◆ EXERCISE PROMPT ◆
Where in the listing does the word "taurinus" appear? Report each line that holds it.

◆ SUPPLIED RECORDS ◆
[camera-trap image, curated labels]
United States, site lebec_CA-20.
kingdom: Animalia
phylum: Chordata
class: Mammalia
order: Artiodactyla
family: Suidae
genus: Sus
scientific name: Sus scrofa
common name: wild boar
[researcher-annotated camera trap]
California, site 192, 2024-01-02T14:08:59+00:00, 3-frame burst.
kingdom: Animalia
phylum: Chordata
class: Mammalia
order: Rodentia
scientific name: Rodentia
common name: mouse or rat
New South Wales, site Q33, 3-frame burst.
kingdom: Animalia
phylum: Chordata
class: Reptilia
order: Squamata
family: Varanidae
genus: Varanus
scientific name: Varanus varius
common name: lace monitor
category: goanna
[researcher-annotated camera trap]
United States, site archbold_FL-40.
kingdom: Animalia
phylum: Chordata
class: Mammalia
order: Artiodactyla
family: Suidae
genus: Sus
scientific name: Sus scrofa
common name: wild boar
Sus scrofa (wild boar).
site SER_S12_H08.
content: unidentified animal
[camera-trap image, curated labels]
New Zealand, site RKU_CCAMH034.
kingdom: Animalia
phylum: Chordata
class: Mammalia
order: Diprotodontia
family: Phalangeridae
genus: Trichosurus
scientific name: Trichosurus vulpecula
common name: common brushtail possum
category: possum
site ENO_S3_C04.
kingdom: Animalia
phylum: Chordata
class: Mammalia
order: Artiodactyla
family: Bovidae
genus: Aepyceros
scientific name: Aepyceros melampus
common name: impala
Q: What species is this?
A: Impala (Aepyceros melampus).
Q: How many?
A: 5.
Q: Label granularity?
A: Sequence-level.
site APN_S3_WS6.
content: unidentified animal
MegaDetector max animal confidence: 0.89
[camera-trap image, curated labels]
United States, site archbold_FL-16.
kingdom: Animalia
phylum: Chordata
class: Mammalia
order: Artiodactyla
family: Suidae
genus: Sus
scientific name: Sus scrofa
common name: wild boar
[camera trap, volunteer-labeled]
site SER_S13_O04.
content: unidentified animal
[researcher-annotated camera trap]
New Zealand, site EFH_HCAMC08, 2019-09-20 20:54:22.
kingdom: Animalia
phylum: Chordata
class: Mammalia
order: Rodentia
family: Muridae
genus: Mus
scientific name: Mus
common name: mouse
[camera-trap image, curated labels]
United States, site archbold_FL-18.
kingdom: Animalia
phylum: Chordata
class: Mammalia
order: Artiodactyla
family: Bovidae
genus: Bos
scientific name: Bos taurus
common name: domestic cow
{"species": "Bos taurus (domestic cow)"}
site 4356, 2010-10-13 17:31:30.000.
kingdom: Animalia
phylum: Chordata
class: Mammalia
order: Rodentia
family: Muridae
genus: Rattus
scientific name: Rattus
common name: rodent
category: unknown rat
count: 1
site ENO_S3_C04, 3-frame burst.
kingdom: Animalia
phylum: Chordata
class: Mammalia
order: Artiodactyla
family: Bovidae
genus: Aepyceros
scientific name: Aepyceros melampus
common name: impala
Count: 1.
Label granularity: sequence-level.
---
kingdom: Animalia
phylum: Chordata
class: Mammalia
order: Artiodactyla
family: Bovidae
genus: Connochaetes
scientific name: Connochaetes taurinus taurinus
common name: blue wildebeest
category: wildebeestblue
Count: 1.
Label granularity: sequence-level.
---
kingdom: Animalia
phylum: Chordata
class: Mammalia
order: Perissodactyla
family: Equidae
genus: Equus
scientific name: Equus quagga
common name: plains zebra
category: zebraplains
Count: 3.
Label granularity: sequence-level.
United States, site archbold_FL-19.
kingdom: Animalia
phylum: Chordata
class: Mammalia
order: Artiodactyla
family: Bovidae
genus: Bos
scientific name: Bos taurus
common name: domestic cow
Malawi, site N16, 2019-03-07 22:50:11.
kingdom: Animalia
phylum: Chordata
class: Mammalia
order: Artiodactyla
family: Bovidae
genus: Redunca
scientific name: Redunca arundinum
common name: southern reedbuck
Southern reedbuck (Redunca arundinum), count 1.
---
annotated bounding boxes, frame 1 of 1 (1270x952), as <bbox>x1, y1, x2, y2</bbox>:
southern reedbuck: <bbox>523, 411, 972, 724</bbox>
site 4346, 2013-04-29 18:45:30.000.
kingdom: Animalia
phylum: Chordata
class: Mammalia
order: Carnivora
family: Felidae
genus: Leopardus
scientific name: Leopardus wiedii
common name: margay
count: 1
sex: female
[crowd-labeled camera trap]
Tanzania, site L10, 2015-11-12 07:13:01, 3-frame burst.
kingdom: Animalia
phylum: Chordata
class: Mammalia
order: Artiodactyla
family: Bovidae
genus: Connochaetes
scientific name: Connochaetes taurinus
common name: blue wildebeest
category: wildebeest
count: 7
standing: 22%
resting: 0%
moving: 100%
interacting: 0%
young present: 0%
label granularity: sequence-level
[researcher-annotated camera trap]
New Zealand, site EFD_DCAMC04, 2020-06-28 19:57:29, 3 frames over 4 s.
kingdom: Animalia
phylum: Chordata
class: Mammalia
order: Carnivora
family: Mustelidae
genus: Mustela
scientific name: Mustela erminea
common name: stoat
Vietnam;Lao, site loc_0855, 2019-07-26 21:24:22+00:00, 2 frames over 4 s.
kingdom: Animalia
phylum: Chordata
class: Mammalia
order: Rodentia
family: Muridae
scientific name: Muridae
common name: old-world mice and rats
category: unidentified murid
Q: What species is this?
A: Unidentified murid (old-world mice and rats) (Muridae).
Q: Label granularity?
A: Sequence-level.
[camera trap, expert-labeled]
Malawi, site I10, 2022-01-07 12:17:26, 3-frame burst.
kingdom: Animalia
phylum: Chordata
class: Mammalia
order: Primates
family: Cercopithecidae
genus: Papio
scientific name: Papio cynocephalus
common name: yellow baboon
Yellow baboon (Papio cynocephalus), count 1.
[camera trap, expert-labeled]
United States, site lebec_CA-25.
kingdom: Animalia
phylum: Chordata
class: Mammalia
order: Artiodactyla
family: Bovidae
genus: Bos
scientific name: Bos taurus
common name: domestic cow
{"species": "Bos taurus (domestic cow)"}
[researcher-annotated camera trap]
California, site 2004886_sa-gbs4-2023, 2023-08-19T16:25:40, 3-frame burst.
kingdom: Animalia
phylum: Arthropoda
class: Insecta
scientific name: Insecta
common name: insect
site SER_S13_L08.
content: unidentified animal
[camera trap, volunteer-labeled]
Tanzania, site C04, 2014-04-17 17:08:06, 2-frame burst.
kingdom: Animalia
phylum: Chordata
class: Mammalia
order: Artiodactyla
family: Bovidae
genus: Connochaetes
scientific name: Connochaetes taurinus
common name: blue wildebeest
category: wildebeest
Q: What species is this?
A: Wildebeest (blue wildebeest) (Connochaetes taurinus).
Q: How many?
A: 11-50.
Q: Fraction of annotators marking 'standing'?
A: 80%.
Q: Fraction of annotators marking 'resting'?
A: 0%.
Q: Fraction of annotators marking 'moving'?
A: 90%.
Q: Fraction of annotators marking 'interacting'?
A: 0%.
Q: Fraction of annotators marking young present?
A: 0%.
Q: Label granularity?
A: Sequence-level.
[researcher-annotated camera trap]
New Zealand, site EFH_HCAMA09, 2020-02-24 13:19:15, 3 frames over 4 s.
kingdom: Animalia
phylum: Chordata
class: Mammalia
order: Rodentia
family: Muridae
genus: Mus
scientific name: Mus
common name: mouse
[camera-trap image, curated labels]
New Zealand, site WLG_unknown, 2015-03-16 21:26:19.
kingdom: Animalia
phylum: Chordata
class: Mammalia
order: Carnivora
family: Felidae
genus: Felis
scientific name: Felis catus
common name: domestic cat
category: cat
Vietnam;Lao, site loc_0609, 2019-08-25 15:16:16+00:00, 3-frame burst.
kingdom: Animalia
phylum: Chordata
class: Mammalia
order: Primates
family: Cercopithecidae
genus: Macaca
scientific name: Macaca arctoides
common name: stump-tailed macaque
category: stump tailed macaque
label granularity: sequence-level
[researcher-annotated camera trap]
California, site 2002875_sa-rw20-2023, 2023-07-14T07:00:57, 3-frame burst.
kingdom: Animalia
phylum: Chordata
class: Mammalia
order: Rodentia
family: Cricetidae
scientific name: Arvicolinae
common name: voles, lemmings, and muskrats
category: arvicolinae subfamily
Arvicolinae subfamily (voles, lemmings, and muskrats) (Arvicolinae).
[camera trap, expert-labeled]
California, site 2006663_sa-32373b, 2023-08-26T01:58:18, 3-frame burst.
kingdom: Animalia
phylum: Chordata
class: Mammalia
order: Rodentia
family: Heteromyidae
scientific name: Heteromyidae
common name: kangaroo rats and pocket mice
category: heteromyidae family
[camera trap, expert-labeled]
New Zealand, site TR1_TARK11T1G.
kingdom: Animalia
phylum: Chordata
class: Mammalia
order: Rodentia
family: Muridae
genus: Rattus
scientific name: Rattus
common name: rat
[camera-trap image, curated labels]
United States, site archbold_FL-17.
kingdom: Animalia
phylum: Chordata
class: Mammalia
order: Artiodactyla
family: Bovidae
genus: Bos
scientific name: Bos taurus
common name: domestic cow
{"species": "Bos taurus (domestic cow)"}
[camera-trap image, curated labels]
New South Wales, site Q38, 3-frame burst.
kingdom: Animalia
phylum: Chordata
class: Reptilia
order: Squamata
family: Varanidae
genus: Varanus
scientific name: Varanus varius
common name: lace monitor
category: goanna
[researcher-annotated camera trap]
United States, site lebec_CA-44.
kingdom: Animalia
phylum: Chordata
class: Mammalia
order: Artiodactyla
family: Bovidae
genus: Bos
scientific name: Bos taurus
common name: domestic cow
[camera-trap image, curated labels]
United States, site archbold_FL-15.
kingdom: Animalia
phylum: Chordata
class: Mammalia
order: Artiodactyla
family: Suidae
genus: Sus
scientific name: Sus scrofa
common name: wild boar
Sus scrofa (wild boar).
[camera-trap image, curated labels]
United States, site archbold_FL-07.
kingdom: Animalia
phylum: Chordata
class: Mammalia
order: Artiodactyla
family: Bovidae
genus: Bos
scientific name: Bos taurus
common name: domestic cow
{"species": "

◆ PROBLEM SOLUTION ◆
scientific name: Connochaetes taurinus taurinus
scientific name: Connochaetes taurinus
scientific name: Connochaetes taurinus
A: Wildebeest (blue wildebeest) (Connochaetes taurinus).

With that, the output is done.